JOB:
Update the records below by replacing every occurrence of "gray office chair" with "dark office chair", leaving all other wording unchanged.
++++++++
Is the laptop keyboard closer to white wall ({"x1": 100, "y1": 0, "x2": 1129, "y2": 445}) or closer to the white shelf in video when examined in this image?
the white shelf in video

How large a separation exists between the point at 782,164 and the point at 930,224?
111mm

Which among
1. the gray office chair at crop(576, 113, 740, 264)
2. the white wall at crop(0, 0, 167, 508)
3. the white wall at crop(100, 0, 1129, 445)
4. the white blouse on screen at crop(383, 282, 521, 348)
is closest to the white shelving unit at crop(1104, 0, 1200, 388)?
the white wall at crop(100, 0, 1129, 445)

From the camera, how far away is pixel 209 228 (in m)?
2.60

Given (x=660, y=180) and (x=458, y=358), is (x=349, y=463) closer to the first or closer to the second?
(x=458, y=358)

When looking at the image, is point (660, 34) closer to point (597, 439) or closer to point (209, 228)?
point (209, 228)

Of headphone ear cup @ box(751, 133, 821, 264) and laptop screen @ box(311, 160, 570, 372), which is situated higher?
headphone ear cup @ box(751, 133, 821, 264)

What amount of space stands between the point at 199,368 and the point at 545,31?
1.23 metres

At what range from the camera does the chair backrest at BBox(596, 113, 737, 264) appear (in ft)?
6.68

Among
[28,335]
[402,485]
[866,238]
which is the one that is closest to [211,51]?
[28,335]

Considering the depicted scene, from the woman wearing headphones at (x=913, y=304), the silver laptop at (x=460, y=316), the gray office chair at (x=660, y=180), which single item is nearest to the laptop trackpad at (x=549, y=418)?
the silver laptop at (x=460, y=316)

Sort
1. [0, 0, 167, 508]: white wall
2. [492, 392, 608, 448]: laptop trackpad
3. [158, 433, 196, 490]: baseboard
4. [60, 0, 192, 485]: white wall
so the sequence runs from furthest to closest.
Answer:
++++++++
COMPLETE RESPONSE:
Is the laptop keyboard closer to white wall ({"x1": 100, "y1": 0, "x2": 1129, "y2": 445}) or closer to the white shelf in video when examined in this image?
the white shelf in video

How large a separation exists between the point at 782,164 and the point at 930,224?
111mm

Which among
1. the dark office chair at crop(576, 113, 740, 264)
2. the white wall at crop(0, 0, 167, 508)
3. the white wall at crop(100, 0, 1129, 445)
4. the white blouse on screen at crop(383, 282, 521, 348)
is closest to the white shelving unit at crop(1104, 0, 1200, 388)?
the white wall at crop(100, 0, 1129, 445)

From the camera, how far away is pixel 209 228 (in m)?
2.60

Given (x=660, y=180) and (x=458, y=358), is (x=349, y=463) closer to the first or closer to the second?
(x=458, y=358)

When looking at the image, is point (660, 34) closer to point (597, 439) or closer to point (209, 228)?
point (209, 228)

Of headphone ear cup @ box(751, 133, 821, 264) and laptop screen @ box(311, 160, 570, 372), which is situated higher?
headphone ear cup @ box(751, 133, 821, 264)

What amount of space stands between the point at 199,368 and the point at 545,31?
1.23 metres

At what range from the camera does the chair backrest at BBox(596, 113, 737, 264) appear (in ft)?
6.68

Among
[28,335]
[402,485]
[866,238]
which is the one that is closest to [211,51]?
[28,335]

Considering the depicted scene, from the woman wearing headphones at (x=913, y=304), the silver laptop at (x=460, y=316), the dark office chair at (x=660, y=180), which single item is nearest to the laptop trackpad at (x=549, y=418)?
the silver laptop at (x=460, y=316)

Sort
1. [0, 0, 167, 508]: white wall
2. [492, 392, 608, 448]: laptop trackpad
3. [158, 433, 196, 490]: baseboard
4. [60, 0, 192, 485]: white wall
so the sequence runs from furthest to closest.
Answer:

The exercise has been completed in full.